Please repeat all of the data below word for word, leaving the pictures out of your answer.

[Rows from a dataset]

--------------------------------

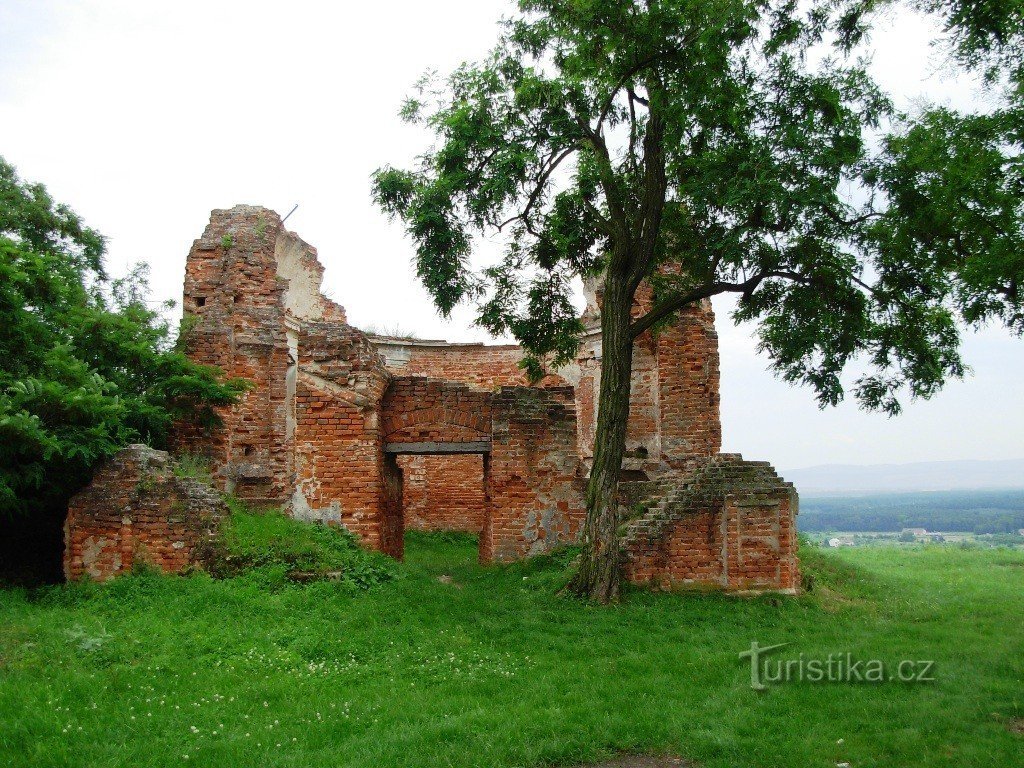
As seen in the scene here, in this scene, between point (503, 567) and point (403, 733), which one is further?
point (503, 567)

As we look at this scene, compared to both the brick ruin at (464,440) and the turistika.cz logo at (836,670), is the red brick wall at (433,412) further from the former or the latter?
the turistika.cz logo at (836,670)

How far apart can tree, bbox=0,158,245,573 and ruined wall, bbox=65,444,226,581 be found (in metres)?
0.31

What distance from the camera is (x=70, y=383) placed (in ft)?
31.0

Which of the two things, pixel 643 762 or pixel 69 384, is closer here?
pixel 643 762

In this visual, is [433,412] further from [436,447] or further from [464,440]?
[464,440]

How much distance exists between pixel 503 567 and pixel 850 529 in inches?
1149

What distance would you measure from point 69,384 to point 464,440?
5624 millimetres

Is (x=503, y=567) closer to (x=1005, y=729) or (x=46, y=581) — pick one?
(x=46, y=581)

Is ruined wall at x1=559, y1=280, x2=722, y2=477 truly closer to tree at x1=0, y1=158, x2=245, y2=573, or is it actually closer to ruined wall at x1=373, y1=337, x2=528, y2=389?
ruined wall at x1=373, y1=337, x2=528, y2=389

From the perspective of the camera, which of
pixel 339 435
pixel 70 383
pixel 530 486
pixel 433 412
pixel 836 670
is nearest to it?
pixel 836 670

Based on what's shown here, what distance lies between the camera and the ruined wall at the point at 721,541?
1016 centimetres

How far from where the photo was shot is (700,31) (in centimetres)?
927

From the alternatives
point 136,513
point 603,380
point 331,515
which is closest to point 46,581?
point 136,513

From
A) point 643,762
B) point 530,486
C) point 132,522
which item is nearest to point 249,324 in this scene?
point 132,522
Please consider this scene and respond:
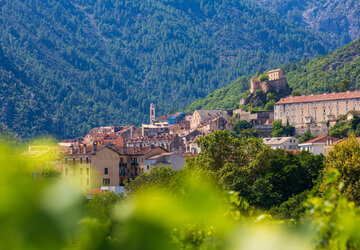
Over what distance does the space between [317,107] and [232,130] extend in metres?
19.8

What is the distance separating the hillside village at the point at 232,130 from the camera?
71250 mm

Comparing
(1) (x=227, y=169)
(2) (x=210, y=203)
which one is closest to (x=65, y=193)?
(2) (x=210, y=203)

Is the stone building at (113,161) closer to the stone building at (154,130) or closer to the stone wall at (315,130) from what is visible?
the stone wall at (315,130)

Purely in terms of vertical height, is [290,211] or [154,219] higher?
[154,219]

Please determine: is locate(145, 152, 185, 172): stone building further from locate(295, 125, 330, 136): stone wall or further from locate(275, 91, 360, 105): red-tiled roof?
locate(275, 91, 360, 105): red-tiled roof

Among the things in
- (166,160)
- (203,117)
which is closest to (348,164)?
(166,160)

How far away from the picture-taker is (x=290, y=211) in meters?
39.6

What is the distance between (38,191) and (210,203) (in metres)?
0.70

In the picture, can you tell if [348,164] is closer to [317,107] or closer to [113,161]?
[113,161]

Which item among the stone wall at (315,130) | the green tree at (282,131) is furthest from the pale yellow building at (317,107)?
the green tree at (282,131)

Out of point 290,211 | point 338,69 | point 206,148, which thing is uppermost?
point 338,69

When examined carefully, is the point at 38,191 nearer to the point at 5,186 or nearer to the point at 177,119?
the point at 5,186

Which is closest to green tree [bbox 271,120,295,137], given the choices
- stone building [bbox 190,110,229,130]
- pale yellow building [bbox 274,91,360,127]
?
pale yellow building [bbox 274,91,360,127]

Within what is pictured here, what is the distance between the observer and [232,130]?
13000 centimetres
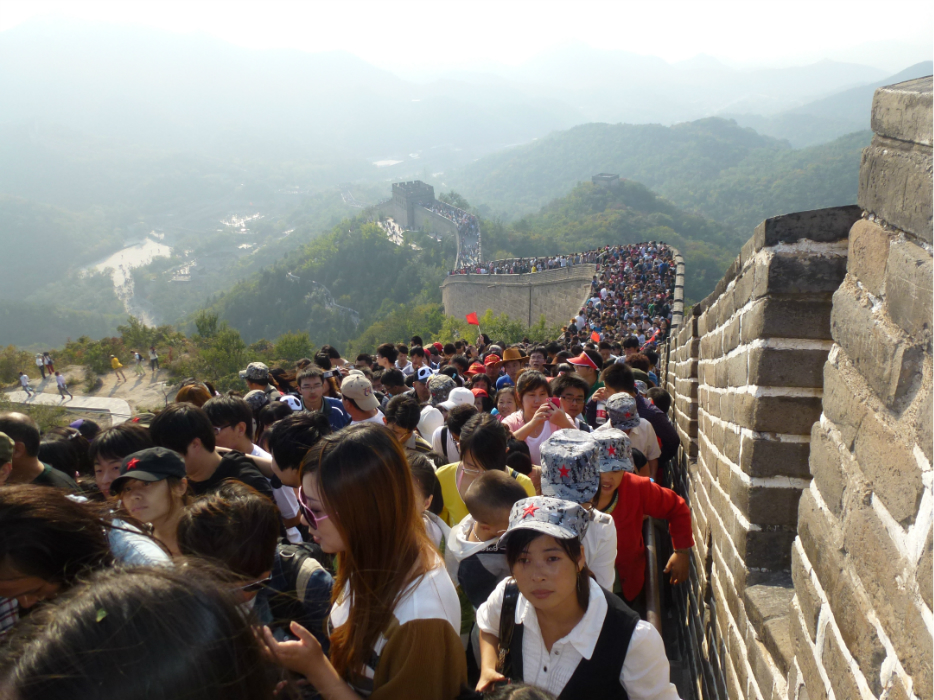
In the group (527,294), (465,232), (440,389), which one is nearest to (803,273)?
(440,389)

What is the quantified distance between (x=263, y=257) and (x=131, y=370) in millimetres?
95297

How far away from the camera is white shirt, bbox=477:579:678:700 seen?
1848 millimetres

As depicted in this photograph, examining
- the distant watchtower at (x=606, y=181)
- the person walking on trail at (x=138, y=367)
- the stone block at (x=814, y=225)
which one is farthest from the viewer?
the distant watchtower at (x=606, y=181)

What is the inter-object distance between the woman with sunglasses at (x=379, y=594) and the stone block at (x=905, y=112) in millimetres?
1474

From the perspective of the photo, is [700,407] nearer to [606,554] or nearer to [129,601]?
[606,554]

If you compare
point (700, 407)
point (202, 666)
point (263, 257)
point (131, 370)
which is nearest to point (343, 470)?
point (202, 666)

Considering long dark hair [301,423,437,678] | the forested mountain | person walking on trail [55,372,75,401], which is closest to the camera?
long dark hair [301,423,437,678]

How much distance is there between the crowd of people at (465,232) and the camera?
6397 centimetres

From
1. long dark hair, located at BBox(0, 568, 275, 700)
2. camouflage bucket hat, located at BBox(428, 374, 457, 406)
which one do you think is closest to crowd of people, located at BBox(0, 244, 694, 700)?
long dark hair, located at BBox(0, 568, 275, 700)

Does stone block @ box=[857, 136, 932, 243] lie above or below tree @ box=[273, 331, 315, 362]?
above

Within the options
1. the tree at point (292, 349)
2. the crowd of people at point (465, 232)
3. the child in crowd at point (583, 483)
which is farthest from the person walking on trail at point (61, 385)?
the crowd of people at point (465, 232)

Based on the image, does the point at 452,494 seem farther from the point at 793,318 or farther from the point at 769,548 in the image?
the point at 793,318

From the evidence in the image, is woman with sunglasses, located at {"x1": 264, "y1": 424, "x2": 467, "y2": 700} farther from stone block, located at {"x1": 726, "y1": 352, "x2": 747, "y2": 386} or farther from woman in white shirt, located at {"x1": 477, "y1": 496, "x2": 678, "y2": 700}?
stone block, located at {"x1": 726, "y1": 352, "x2": 747, "y2": 386}

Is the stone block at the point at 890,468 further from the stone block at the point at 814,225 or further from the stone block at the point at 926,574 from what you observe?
the stone block at the point at 814,225
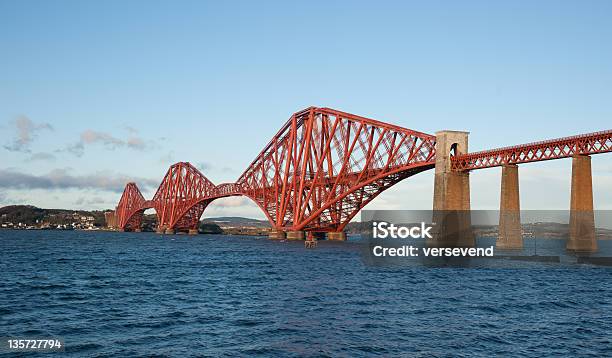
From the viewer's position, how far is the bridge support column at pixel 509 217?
2810 inches

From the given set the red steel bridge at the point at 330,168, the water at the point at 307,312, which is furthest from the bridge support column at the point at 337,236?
the water at the point at 307,312

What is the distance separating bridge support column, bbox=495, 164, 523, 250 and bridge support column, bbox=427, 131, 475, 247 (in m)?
6.17

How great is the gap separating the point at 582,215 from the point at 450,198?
25.2 m

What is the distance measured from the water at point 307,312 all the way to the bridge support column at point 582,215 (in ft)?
35.3

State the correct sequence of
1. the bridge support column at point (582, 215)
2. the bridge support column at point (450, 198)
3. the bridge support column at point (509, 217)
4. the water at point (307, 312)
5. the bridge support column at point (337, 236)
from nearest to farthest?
the water at point (307, 312) < the bridge support column at point (582, 215) < the bridge support column at point (509, 217) < the bridge support column at point (450, 198) < the bridge support column at point (337, 236)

--------------------------------

* Finished answer
As seen in the scene here, in this scene, between point (503, 567) and point (403, 733), which one is further?
point (503, 567)

As we look at this scene, compared to both the brick ruin at (464,440) and the turistika.cz logo at (836,670), is the red brick wall at (433,412) further from the former or the latter?
the turistika.cz logo at (836,670)

How far apart can tree, bbox=0,158,245,573 and ruined wall, bbox=65,444,226,581 be found (in metres)?
0.31

What distance from the camera is (x=70, y=383) placed (in ft)?
31.0

Which of the two things, pixel 643 762 or pixel 69 384, is closer here?
pixel 643 762

In this visual, is [433,412] further from [436,447] or further from [464,440]?
[464,440]

How much distance exists between pixel 503 567 and pixel 850 529 in inches?
1149

What distance would you measure from point 69,384 to point 464,440?
5624 millimetres

Is (x=503, y=567) closer to (x=1005, y=729) or (x=46, y=581) — pick one?
(x=46, y=581)

Is ruined wall at x1=559, y1=280, x2=722, y2=477 truly closer to tree at x1=0, y1=158, x2=245, y2=573, or is it actually closer to ruined wall at x1=373, y1=337, x2=528, y2=389?
ruined wall at x1=373, y1=337, x2=528, y2=389

From the perspective of the camera, which of
pixel 339 435
pixel 70 383
pixel 530 486
pixel 433 412
pixel 836 670
is nearest to it?
pixel 836 670

Based on what's shown here, what distance lies between the camera and the ruined wall at the point at 721,541?
1016 centimetres

How far from where the photo was shot is (700,31) (in centimetres)?
927

From the alternatives
point 136,513
point 603,380
point 331,515
which is closest to point 46,581?
point 136,513

From
A) point 643,762
B) point 530,486
C) point 132,522
which item is nearest to point 249,324 in this scene?
point 132,522
Please consider this scene and respond:
Over what distance does the space between [317,107] and [232,130] extend in metres?
19.8

What is the distance separating the hillside village at the point at 232,130 from the camera?
71250 mm

Comparing
(1) (x=227, y=169)
(2) (x=210, y=203)
which one is closest to (x=65, y=193)?
(2) (x=210, y=203)

Is the stone building at (113,161) closer to the stone building at (154,130) or closer to the stone wall at (315,130) from what is visible?
the stone wall at (315,130)

Purely in terms of vertical height, is [290,211] or [154,219] higher?
[154,219]

Please determine: is locate(145, 152, 185, 172): stone building further from locate(295, 125, 330, 136): stone wall or further from locate(275, 91, 360, 105): red-tiled roof?
locate(275, 91, 360, 105): red-tiled roof

Among the things in
- (166,160)
- (203,117)
which is closest to (348,164)?
(166,160)

How far away from the picture-taker is (x=290, y=211) in meters?
39.6

What is the distance between (38,191) and (210,203) (in metres)?
0.70

In the picture, can you tell if [348,164] is closer to [317,107] or closer to [113,161]?
[113,161]

Which item among the stone wall at (315,130) | the green tree at (282,131) is furthest from the pale yellow building at (317,107)?
the green tree at (282,131)

Out of point 290,211 | point 338,69 | point 206,148, which thing is uppermost?
point 338,69

When examined carefully, is the point at 38,191 nearer to the point at 5,186 or nearer to the point at 177,119?
the point at 5,186

Which is closest to green tree [bbox 271,120,295,137], given the choices
- stone building [bbox 190,110,229,130]
- pale yellow building [bbox 274,91,360,127]
?
pale yellow building [bbox 274,91,360,127]

Within what is pictured here, what is the distance between the observer and [232,130]?
13000 centimetres
In the group (527,294), (465,232), (440,389), which one is nearest to (803,273)?
(440,389)

What is the quantified distance between (x=263, y=257) and (x=131, y=370) in millimetres?
95297

How far away from the camera is white shirt, bbox=477:579:678:700 seen?
1848 millimetres

As depicted in this photograph, examining
- the distant watchtower at (x=606, y=181)
- the person walking on trail at (x=138, y=367)
- the stone block at (x=814, y=225)
which one is farthest from the viewer?
the distant watchtower at (x=606, y=181)

What is the inter-object distance between the woman with sunglasses at (x=379, y=594) and the stone block at (x=905, y=112) in millimetres?
1474

From the perspective of the photo, is [700,407] nearer to [606,554] or nearer to [129,601]?
[606,554]

If you compare
point (700, 407)
point (202, 666)
point (263, 257)
point (131, 370)
which is nearest to point (343, 470)?
point (202, 666)

Considering long dark hair [301,423,437,678] | the forested mountain | person walking on trail [55,372,75,401], which is closest to the camera?
long dark hair [301,423,437,678]

How much distance is there between the crowd of people at (465,232) and the camera?
6397 centimetres

From
1. long dark hair, located at BBox(0, 568, 275, 700)
2. camouflage bucket hat, located at BBox(428, 374, 457, 406)
which one do you think is closest to crowd of people, located at BBox(0, 244, 694, 700)?
long dark hair, located at BBox(0, 568, 275, 700)

Does stone block @ box=[857, 136, 932, 243] lie above or below tree @ box=[273, 331, 315, 362]?
above

Within the options
1. the tree at point (292, 349)
2. the crowd of people at point (465, 232)
3. the child in crowd at point (583, 483)
which is farthest from the person walking on trail at point (61, 385)?
the crowd of people at point (465, 232)

Based on the image, does the point at 452,494 seem farther from the point at 793,318 or farther from the point at 769,548 in the image?
the point at 793,318

From the evidence in the image, is woman with sunglasses, located at {"x1": 264, "y1": 424, "x2": 467, "y2": 700} farther from stone block, located at {"x1": 726, "y1": 352, "x2": 747, "y2": 386} or farther from woman in white shirt, located at {"x1": 477, "y1": 496, "x2": 678, "y2": 700}?
stone block, located at {"x1": 726, "y1": 352, "x2": 747, "y2": 386}

Is the stone block at the point at 890,468 further from the stone block at the point at 814,225 or further from the stone block at the point at 926,574 from what you observe?
the stone block at the point at 814,225
From the viewer's position, how far is the bridge support column at pixel 509 217?
2810 inches

From the given set the red steel bridge at the point at 330,168, the water at the point at 307,312, which is furthest from the bridge support column at the point at 337,236?
the water at the point at 307,312

What is the distance separating bridge support column, bbox=495, 164, 523, 250 and bridge support column, bbox=427, 131, 475, 247 (in m)?
6.17

How great is the gap separating the point at 582,215 from the point at 450,198?
25.2 m

What is the distance measured from the water at point 307,312 all the way to the bridge support column at point 582,215 (in ft)?
35.3

State the correct sequence of
1. the bridge support column at point (582, 215)
2. the bridge support column at point (450, 198)
3. the bridge support column at point (509, 217)
4. the water at point (307, 312)
5. the bridge support column at point (337, 236)
from nearest to farthest?
the water at point (307, 312) < the bridge support column at point (582, 215) < the bridge support column at point (509, 217) < the bridge support column at point (450, 198) < the bridge support column at point (337, 236)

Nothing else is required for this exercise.